Climate change is a global issue that could pose challenges that could affect the Company’s future operations. This could include more frequent and more intense droughts, followed by heavy rainfall. Central Chile has experienced both drought and significant rain in recent years. The Company’s operations are sensitive to water availability and the reserves required to process projected historic tailings tonnage.

Although the Company believes that these assumptions were reasonable when made, because these assumptions are inherently subject to significant uncertainties and contingencies which are difficult or impossible to predict and are beyond the Company’s control, the Company cannot assure that it will achieve or accomplish the expectations, beliefs or projections described in the forward-looking statements.

The preceding list of important factors and assumptions is not exhaustive. Other events or circumstances could cause our results to differ materially from those estimated, projected, and expressed in or implied by our forward-looking statements. You should also consider the matters discussed under the Risk Factors section in the Company’s Annual Information Form. The forward-looking statements contained herein speak only as of the date of this news release. Except as required by law, we undertake no obligation to revise any forward-looking statements or the preceding list of factors, whether due to publicly available information or otherwise, in light of new information or future events.

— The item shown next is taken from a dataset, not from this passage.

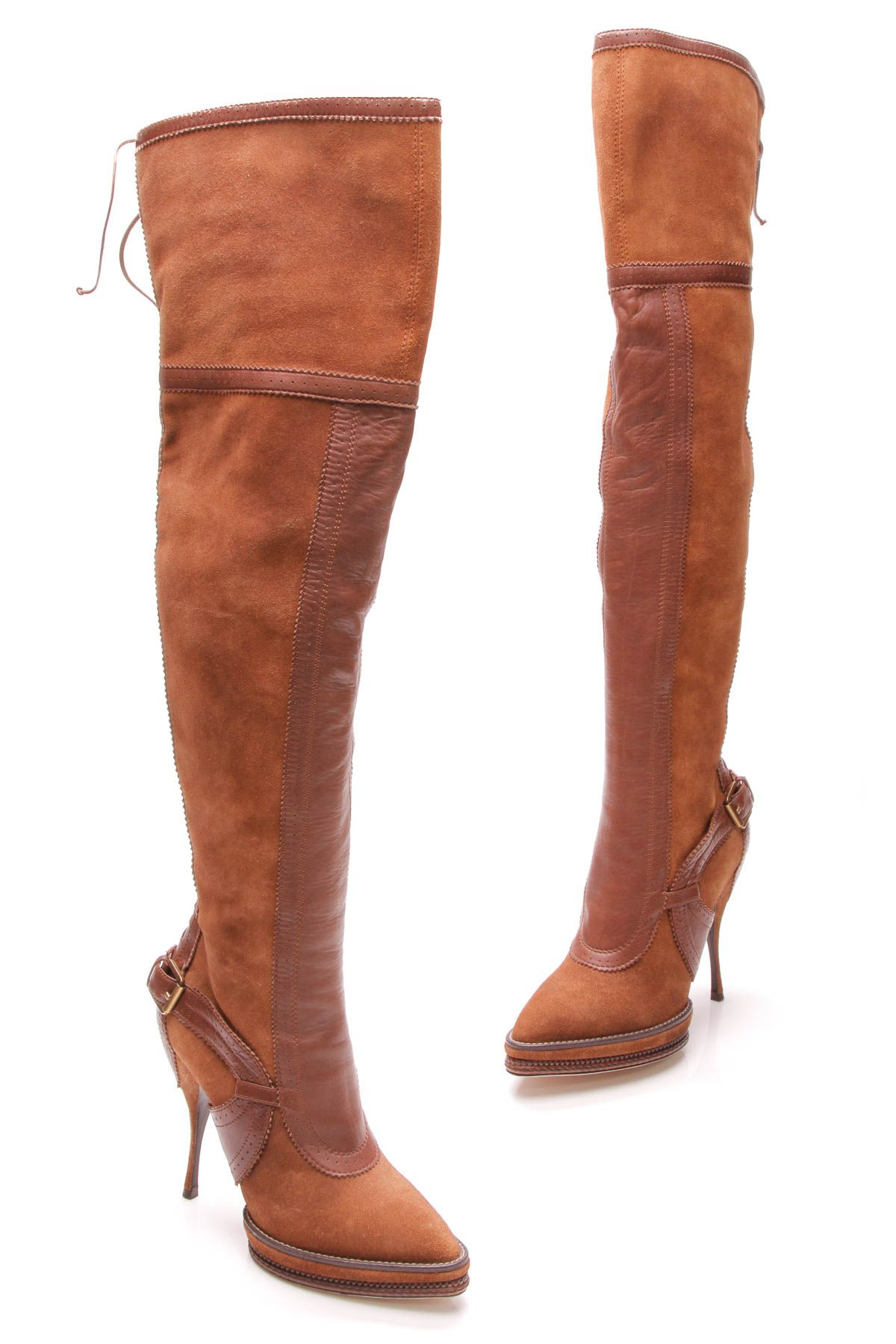 d1c336bbb00b Over The Knee Platform Boots - Brown Suede   Leather Size 40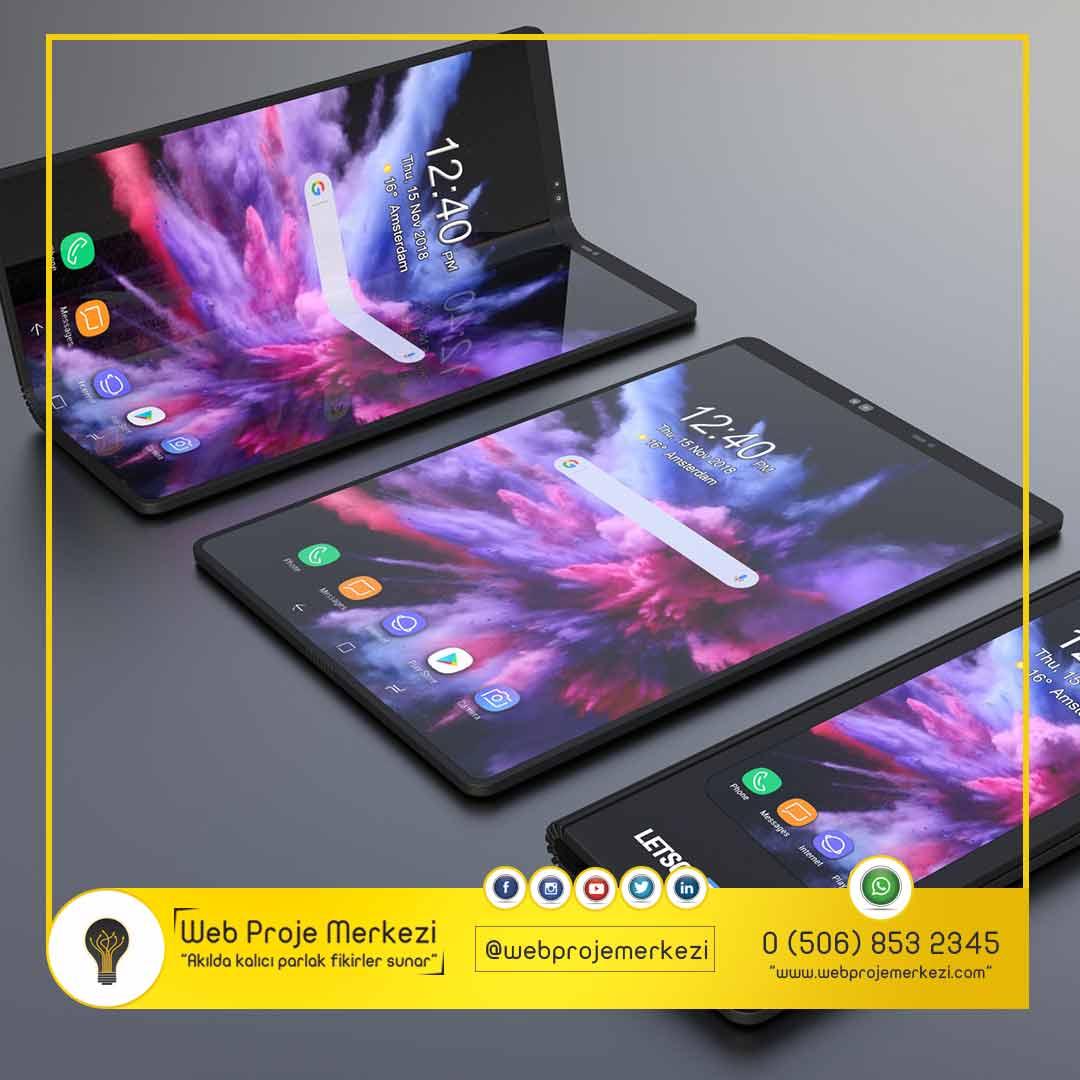 - Samsung Galaxy F 1 - Samsung'un Katlanabilir Telefonu İçin En Olası Tasarımı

Future-oriented financial information (“FOFI”) or financial outlooks included in this news release are based on the assumptions set out in the Company’s 2026 Budget, which was prepared in accordance with the Company’s accounting policies. FOFI has been included in this news release to provide context to the Company’s 2026 guidance and may not be appropriate for other purposes.


1 This is a non-IFRS measure. See “Non-IFRS Measures” for further information.